As I see it, such a Morph would be connected to two (or more?) Morphs and would maintain some kind of spatial constraint between the points at which it was connected. A simple version would make sure that the two attached Morphs were attached at the same point.
Is this related to Fabrik? Could the connectors in a Fabrik like system could use AttachmentMorphs for implementing connections.
It would be interesting to see if the constraints could be made pluggable such that new and interesting things (things akin to Fabrik for example) could be done with AttachmentMorphs.

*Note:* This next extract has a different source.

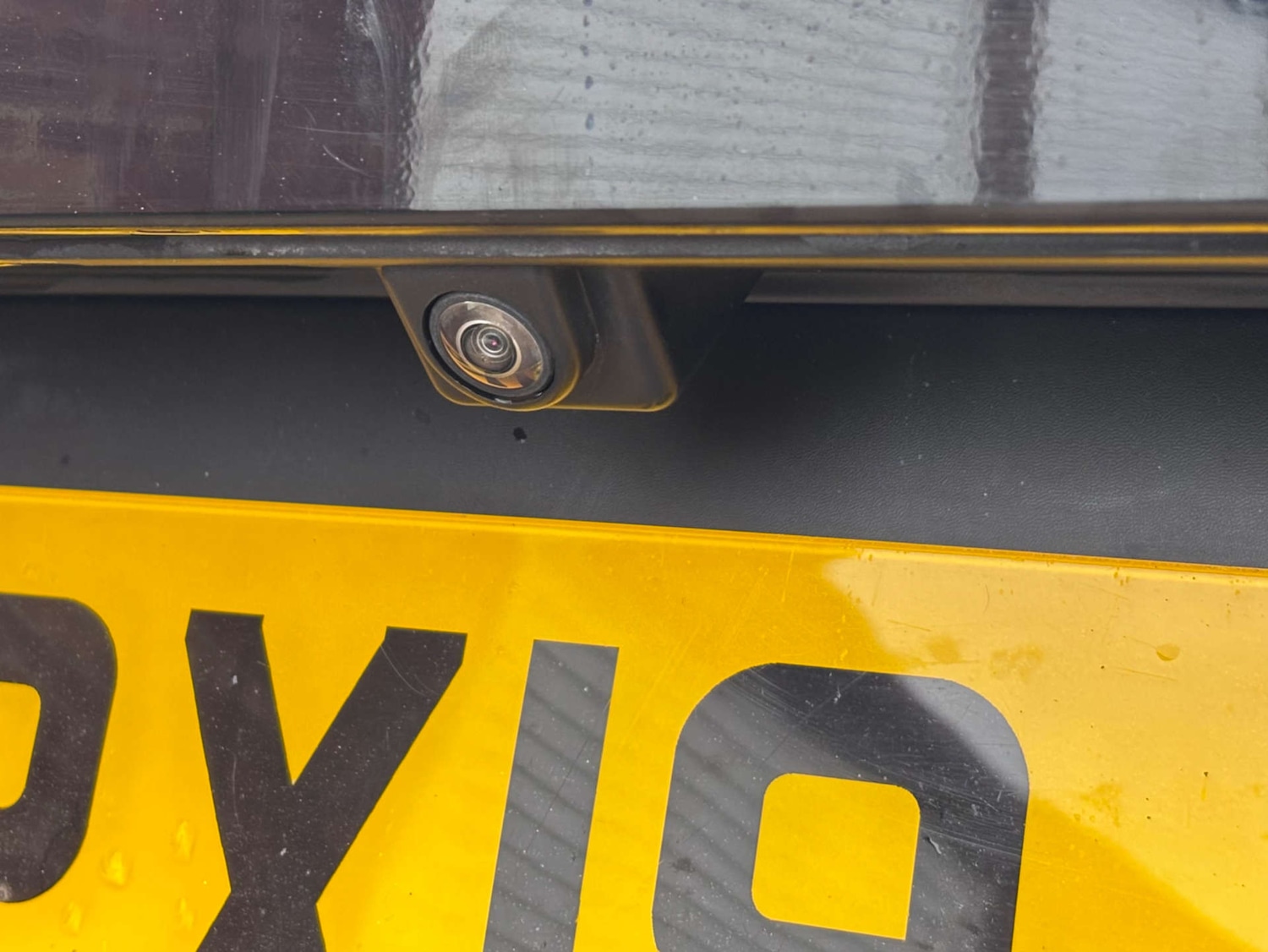 Used Jaguar I-Pace 2019 for sale - 77476421: Photo 25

Would the constraint behavior be best in a different class whose instances are used by AttachmentMorphs?
- Stephen
Stephen Pair wrote:
Is this related to Fabrik? Could the connectors in a Fabrik like system could use AttachmentMorphs for implementing connections.
Dan could say more about Fabrik, but at least from the graphical end of things, these could implement the visual connections. A subclass could add more refinement (like providing for dataflow).
It would be interesting to see if the constraints could be made pluggable such that new and interesting things (things akin to Fabrik for example) could be done with AttachmentMorphs.
That would be interesting. I'm a bit frustrated with pluggability (using blocks) right now in Squeak, having made a nice FSM package that worked fine in VW, but failed horribly in Squeak because of its lack of BlockClosures (hint: a BlockContext cannot be executed more than once at a time). It used blocks for its configuration.
So in Squeak, we'd either have to copy blocks, or use objects to plug with.
Would the constraint behavior be best in a different class whose instances are used by AttachmentMorphs?
Yes, probably. These could be called upon Morph>>step, as well as during mouse dragging/up/down, and could do whatever they needed to.